On the other hand some are motivated to act. Anyone who chooses to act must check their motives. Are they vindictive? Are they based upon biblical truth and principles? What are the ethics they will follow in their opposition? In their efforts to expose and correct will they sink to the same low standards to which they object? These questions and many more must be considered as part of the decision to take a stand as a "dissident."
Those loyal to the abusive system will accuse the dissidents of being angry. Anger is a God given emotion. It tells us when something important to us has been trampled. Anger is an initial emotion. If handled biblically it serves a proper purpose. However, mishandled it can become bitterness and lead to cynicism.
Outrage might be a better term to use. Anger occurs when we are injured. Outrage occurs when we see another who is injured. It is selfless. Outrage is the emotion upon which to act when God's Truth and God's people are suffering at the hands of false spiritual authority (Jude 3,4; Galatians 5:1; 1 John 4:1; Acts 17:11; Acts 20:28; 2 Pet. 2:1; Ezek. 33:7-9; 34:1-10.
Christians, all Christians, have the common duty to confront and correct false teaching. False spiritual authority usually rests upon a foundation of false teaching, the power posturing described above. The following scriptures command us to this duty - Romans 16:17-18; cf. 1 Timothy 1:3-4; 4:16; 2 Timothy 1:13-14; Titus 1:9; 2:1. It is not a rebellious spirit, gossip, anger, or spreading division to pursue truth and correction. However, in everything our motive must be the same as our Lord, our reconciliation with God and man.
A Matter for Prayer, and Learning
The words of two "dissidents" posting on the Internet discussion board will illustrate the problem of those who suffer in dictatorial systems. I conclude with their words as a reminder that there are "friendly fire casualties" in the Army of God. As soldiers of the Cross we must care for our wounded, not shoot them. Would you pray for correction and reconciliation among these fellow believers?
#1 "What you don't seem to understand is how subtle these kinds of manipulations work on the human mind in systems such as (church name). They break down normal critical thinking skills of the individual; you slowly stop thinking outside the current groupthink. Your own individual views become narrower and narrower, you truly believe you are still independent and a free thinker but you are not. It is subtle and over time, life's many gray areas become simplistic black and white. There is always a simple answer to complex questions."

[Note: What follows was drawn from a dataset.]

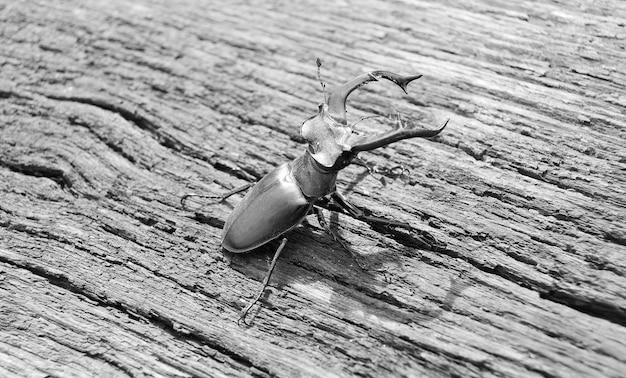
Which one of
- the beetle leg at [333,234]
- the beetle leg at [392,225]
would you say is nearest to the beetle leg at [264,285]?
the beetle leg at [333,234]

#2 "I woke one morning during this time and my thought was 'my two decade nightmare is over.' We have belonged to a Christian church that teaches grace but operates like a cult. We slowly stopped thinking rationally, we put into our brains techniques to constantly stop that rational voice from speaking. And yet our spirit deep down knew. I hold Pastor directly responsible for setting up this counterfeit kingdom that has served him well and hurt many. I do not hate him, I am not out to get him, but I will hold him accountable and I am compelled to do something about it.
How can a leader read these posts and not see the scope of the pain caused by allowing this type of illegitimate authority to continue."